Avevo già un'idea di come doveva essere questo mostro che si ispirava ai disegni di Giger. H.R. Giger, l'artista svizzero, e disegnatore. E poi proseguire sulla stessa linea di filosofia artistica, ma allo stesso tempo aggiungere nuovi particolari di dimensioni, velocità e grazia, e certe caratteristiche femminili che gli altri alieni non possedevano. Quindi l'ho disegnata personalmente, ne ho disegnato diverse versioni, e la prima bozza che realizzai era molto vicina al modello finale.
DS: Non so se è una coincidenza, ma sembra che in Aliens, il film inizi con un sogno e finisca con il riferimento ad un sogno. Ripley è terrorizzata e non riesce a dimenticare il sogno. Questo è l'impulso che la spinge a tornare sul pianeta. Alla fine del film, Newt, mentre entra nella camera di ibernazione dice "posso sognare?". Il sogno è un fattore tipicamente umano. Come ti poni rispetto a questo?

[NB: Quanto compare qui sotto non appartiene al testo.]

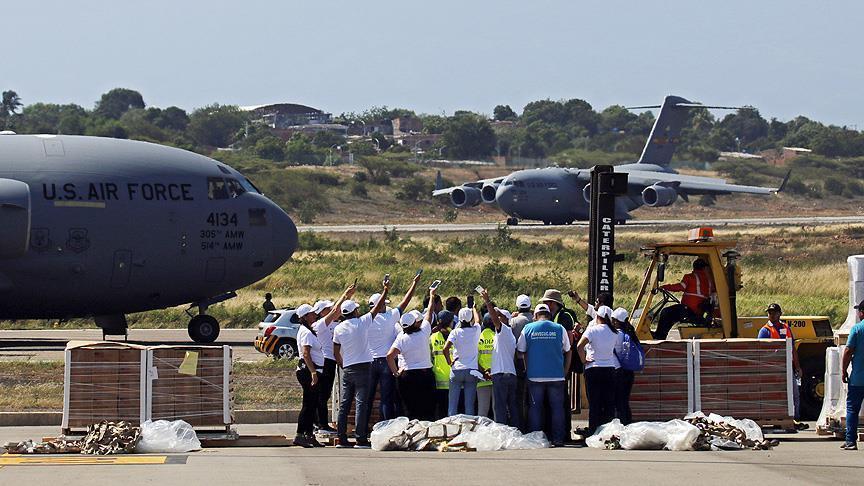 U.S. military planes carrying aid arrive in Colombia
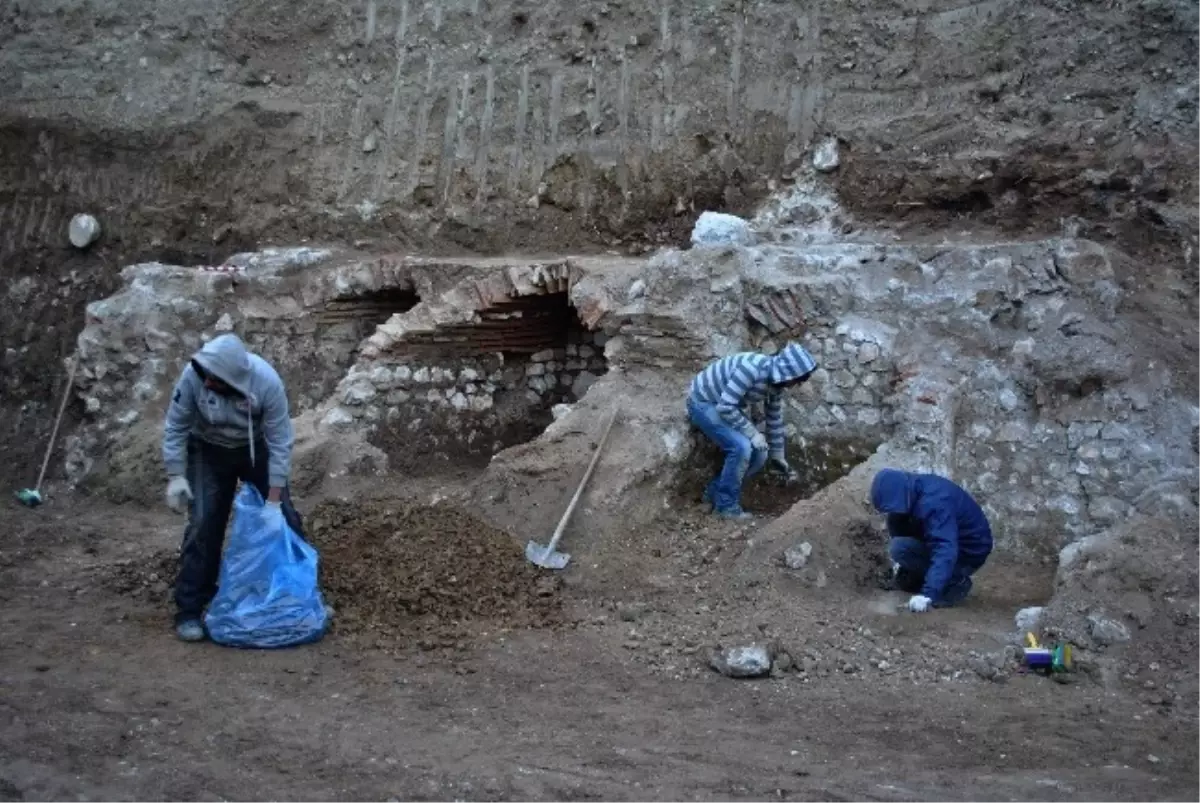 İnşaat Kazısında Mezarlık Buldular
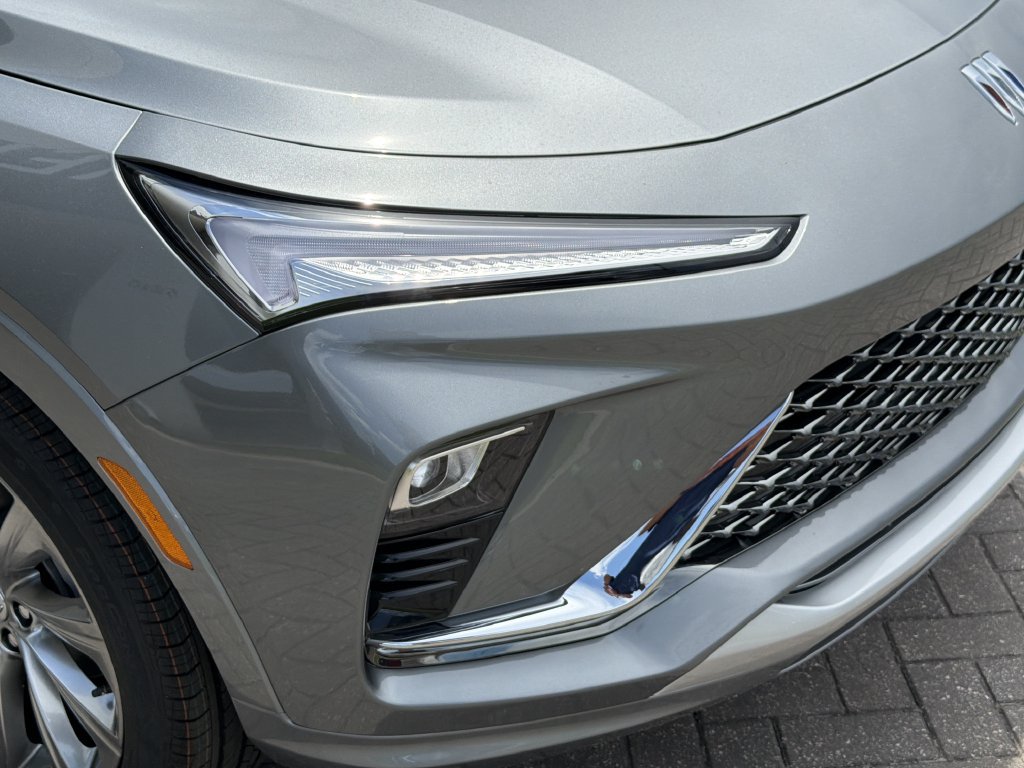New 2026 Buick Envista Sport Touring FWD image 9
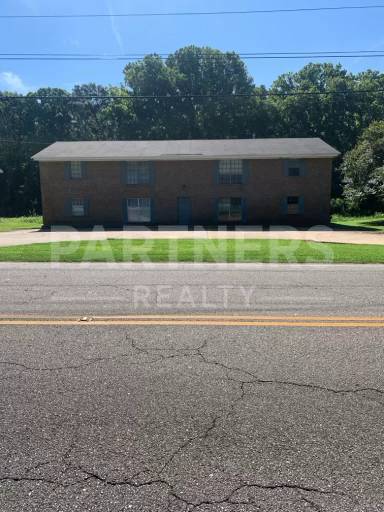 Main picture of 740 Coliseum Blvd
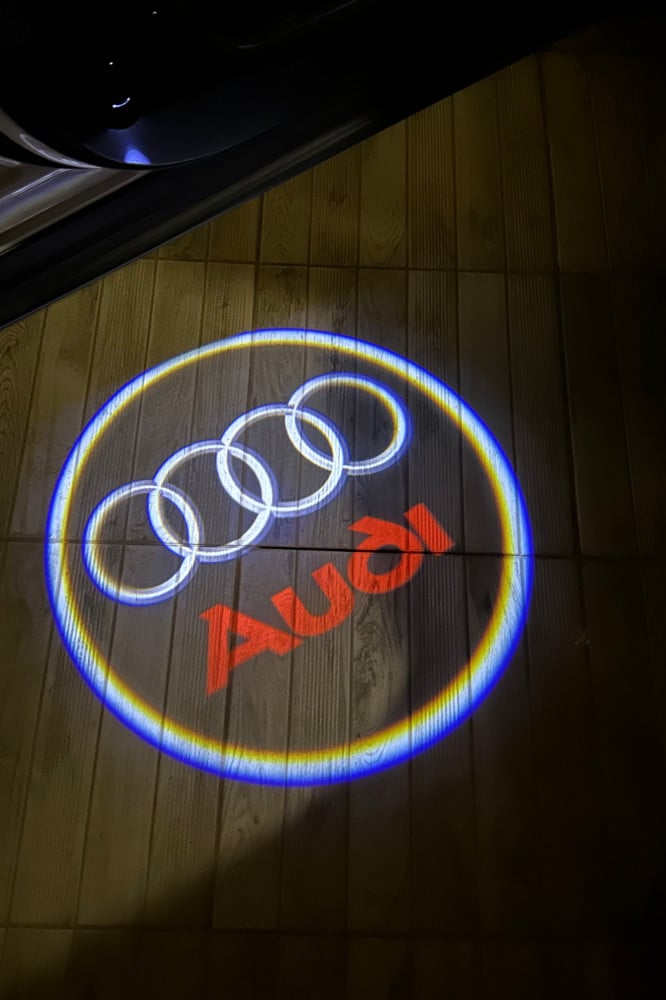 بروجكتر  LED ترحيبية لاسلكية لباب سيارة قطعتين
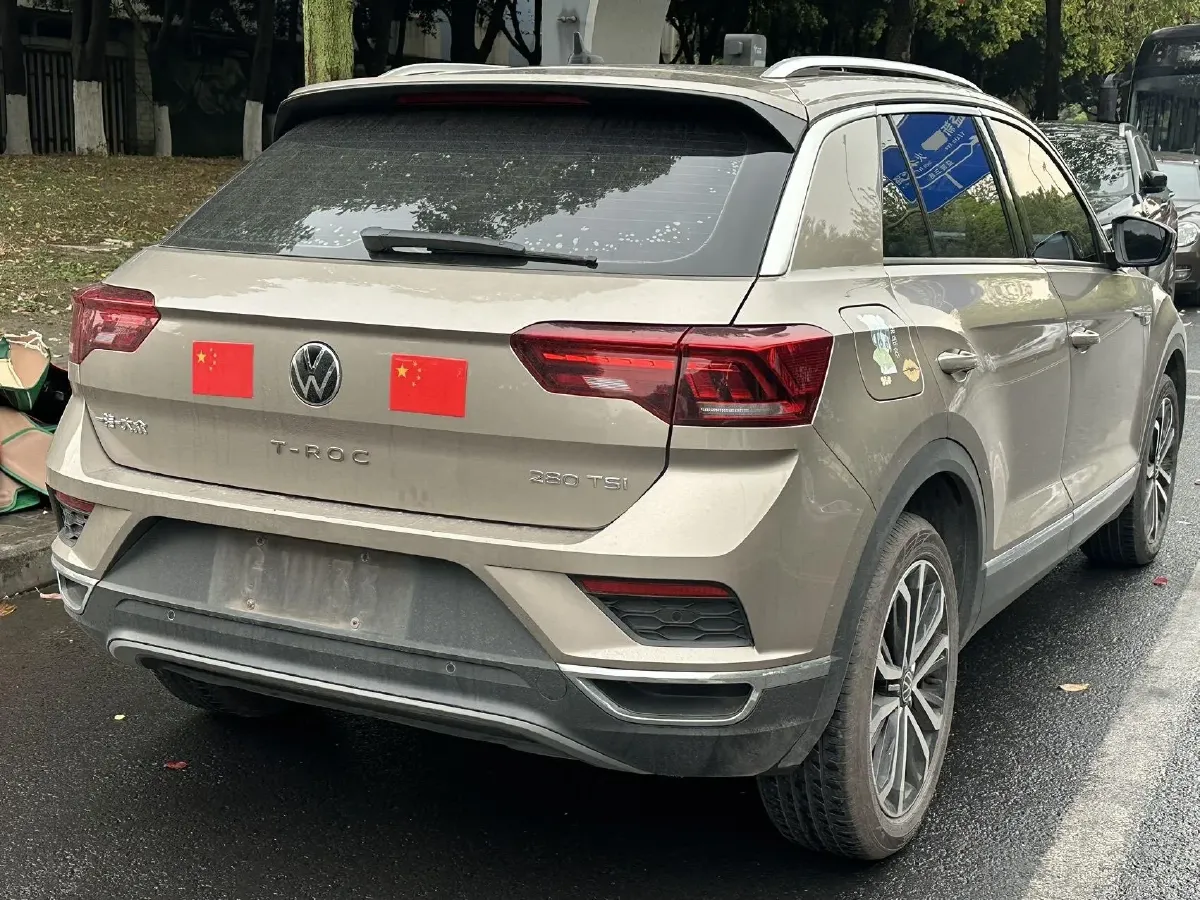 2021 Volkswagen T-Roc 1.4T 150HP L4 7DCT,autocango,china used car exporter,china ev exporter,chinese used car exporter,chinese used ev exporter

JC: Non so se è qualcosa di personale o comune a tutti. Per le immagini attingo molto dai miei sogni, e penso che siano un'esperienza mentale e un'ispirazione per immagini, concetti, situazioni e così via. Credo che i sogni siano un'esperienza comune a tutti. E' un modo per scendere ed esplorare un po' ciò che ci circonda, ed è ciò che fanno i film, sopratutto quelli di fantascienza. Un film come Aliens è in pratica un brutto sogno molto lungo, a pensarci bene. Alla fine ti svegli ed esci dalla sala. Ecco cosa credo che sia, ti lega a paure profonde e incosce che per la gente sono universali. Paura di luoghi claustrofobici, paura del buio, dell'acqua, del fuoco, dell'altitudine, tutto quello a cui riesci a pensare. Molte delle tensioni, per così dire, freudiane, sono riportate nei disegni delle creature e nella minaccia implicita. In questo film in particolare, in Aliens, era anche un modo per unire la personalità di Ripley a quella di Newt. Entrambe hanno lo stesso incubo e questo le unisci, in un certo senso le rende un'unica persona. Guardare Aliens è come partecipare alle loro esperienze, le esperienze nel film, ed è come attraversare questo tunnel lungo e buio, ma alla fine ne esci fuori bene. Possono sognare di nuovo, sognano paesaggi in cui non ci sono queste creature, da quel momento in poi. E' l'idea che la prima volta Ripley sopravvive, ma non mentalmente. Psicologicamente è un caso disperato. Alla fine di questo film, si ha la sensazione che sia sopravvissuta non solo fisicamente, ma che sia veramente in salvo, e che stia bene. In questo senso il film ha un finale migliore.